To ease the pain of configuring the server, the ProFTPd website has several sample configuration files. That will help you get started quickly. In addition to a basic configuration file, there’s one for anonymous FTP, two for using virtual hosts, and one which makes use of MySQL user authentication. The software can be downloaded as a tarball from the developer’s website. Alternatively, many distributions include it as part of their optional packages. Search for it in your package manager. Chances are it is there.
2. PureFTPD
Another great open-source FTP and SFTP server, PureFTPD not only work on Linux but also on most Unix-like operating systems such as BSD or Solaris. The project’s goal is to provide a standards-compliant FTP server. All the messages have been translated into multiple languages, making this an ideal choice for multi-lingual environments.
PureFTPD is free and comes with absolutely no limitations. All of its features are available to any user. Talking about features, they include the server’s ability to limit connections bandwidth, to run sessions in a virtual file system, to set upload and or download limits, and several more great features. Pre-built packages are available for several Linux distributions including Mandriva, Debian, Ubuntu, and Slackware. It’s also available as source code that can be compiled with no modification and run on any other supported OS.

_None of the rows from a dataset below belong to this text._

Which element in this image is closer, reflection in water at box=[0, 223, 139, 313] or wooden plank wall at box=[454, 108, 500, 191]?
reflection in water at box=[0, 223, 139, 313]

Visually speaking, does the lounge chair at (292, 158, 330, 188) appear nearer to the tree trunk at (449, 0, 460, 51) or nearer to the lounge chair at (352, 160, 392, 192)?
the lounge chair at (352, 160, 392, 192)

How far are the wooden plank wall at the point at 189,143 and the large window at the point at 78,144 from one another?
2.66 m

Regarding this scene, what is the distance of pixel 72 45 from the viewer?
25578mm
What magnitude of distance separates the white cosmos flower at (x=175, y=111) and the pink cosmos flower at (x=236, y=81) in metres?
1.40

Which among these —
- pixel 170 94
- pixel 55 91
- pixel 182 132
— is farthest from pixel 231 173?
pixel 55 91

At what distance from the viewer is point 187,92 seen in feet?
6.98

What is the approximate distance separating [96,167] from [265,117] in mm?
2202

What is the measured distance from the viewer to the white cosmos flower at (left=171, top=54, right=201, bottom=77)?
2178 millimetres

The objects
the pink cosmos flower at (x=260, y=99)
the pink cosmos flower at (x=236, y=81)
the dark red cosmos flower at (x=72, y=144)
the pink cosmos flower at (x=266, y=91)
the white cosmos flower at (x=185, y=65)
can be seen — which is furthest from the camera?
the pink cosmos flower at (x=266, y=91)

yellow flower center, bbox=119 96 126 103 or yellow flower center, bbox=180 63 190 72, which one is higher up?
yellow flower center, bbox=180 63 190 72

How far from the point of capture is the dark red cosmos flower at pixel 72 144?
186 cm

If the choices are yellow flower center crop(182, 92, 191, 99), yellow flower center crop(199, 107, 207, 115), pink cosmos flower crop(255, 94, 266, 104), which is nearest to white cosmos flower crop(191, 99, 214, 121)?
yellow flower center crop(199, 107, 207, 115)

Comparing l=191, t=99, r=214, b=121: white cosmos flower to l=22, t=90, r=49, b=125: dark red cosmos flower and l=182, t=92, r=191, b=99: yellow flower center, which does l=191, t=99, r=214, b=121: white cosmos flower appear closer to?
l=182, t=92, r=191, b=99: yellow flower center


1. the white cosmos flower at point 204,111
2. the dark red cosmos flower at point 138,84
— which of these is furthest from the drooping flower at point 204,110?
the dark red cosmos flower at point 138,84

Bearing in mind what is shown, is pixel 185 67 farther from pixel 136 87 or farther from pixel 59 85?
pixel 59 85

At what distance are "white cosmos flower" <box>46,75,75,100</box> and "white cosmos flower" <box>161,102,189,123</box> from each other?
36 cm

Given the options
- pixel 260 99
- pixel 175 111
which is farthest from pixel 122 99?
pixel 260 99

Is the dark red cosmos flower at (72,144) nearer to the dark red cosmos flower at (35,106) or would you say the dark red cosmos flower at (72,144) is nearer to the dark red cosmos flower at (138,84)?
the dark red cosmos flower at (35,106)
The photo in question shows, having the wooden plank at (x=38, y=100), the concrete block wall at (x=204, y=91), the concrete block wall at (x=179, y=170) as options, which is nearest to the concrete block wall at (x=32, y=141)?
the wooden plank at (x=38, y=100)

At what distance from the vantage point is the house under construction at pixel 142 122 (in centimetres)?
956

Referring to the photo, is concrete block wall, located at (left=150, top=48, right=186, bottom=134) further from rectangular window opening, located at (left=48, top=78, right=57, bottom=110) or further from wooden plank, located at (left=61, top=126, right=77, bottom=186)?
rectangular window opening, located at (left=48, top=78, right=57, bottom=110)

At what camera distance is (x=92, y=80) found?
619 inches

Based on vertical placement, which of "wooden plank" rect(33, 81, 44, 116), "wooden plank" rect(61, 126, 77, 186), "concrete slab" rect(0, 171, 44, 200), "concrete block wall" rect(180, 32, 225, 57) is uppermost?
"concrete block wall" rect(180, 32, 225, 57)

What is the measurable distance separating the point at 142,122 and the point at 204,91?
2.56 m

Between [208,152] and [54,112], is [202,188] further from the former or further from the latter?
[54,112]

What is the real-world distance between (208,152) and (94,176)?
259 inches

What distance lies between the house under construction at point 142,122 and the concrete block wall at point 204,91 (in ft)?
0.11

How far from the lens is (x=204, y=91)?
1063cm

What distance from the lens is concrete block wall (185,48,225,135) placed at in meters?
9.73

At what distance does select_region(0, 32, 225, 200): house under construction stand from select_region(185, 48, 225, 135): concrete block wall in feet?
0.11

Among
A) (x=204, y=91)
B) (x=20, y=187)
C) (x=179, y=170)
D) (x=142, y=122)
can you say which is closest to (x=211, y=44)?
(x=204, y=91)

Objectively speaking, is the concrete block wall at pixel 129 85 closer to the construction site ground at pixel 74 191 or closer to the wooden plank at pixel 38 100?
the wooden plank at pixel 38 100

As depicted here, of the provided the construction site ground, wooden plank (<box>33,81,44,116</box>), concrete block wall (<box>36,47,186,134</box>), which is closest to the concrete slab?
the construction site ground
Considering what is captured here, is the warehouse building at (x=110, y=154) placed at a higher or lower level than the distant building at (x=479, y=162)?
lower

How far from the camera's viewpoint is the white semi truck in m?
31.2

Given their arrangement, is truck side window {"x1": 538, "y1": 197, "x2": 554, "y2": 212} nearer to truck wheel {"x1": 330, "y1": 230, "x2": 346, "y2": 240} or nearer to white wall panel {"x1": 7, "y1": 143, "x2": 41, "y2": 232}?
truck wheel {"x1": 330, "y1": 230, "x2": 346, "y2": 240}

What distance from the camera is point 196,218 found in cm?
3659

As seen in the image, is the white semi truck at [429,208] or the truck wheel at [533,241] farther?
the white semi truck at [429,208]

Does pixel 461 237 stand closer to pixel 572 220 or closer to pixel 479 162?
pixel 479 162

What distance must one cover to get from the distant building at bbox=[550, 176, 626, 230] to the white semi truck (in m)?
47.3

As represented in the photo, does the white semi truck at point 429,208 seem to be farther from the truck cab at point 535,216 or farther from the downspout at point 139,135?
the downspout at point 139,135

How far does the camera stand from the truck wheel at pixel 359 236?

3. Another Option: OpenSSH
SFTP runs on top of SSH and since OpenSSH is built into most—if not all—Linux systems, SFTP is also there are ready to be used. On a typical Linux system, most users—as long as they have SSH access—should be able to use an SFTP client and connect to the server. That would allow them to transfer files to and from their home directory. Keep in mind that port 22—used by SFTP—could be blocked by default. You might need to dig a little to figure how to open it but, in essence, that’s all you need for a crude SFTP server. If your needs are anything more than an occasional transfer, though, we’d strongly suggest you go with a more potent SFTP server software.
In Conclusion
Although FTP is still a very popular way of transferring files, its lack of security gave birth to SFTP which addresses most security concerns. We have all reasons to think that this improved protocol will still be used for years to come. All the top software reviewed here will do an excellent job, yet we can’t help but prefer our number one pick: the SolarWinds SFTP/SCP server. Not only is it an excellent product but also comes from a company that has a solid reputation for providing some of the best network admin software including some amazing free tools.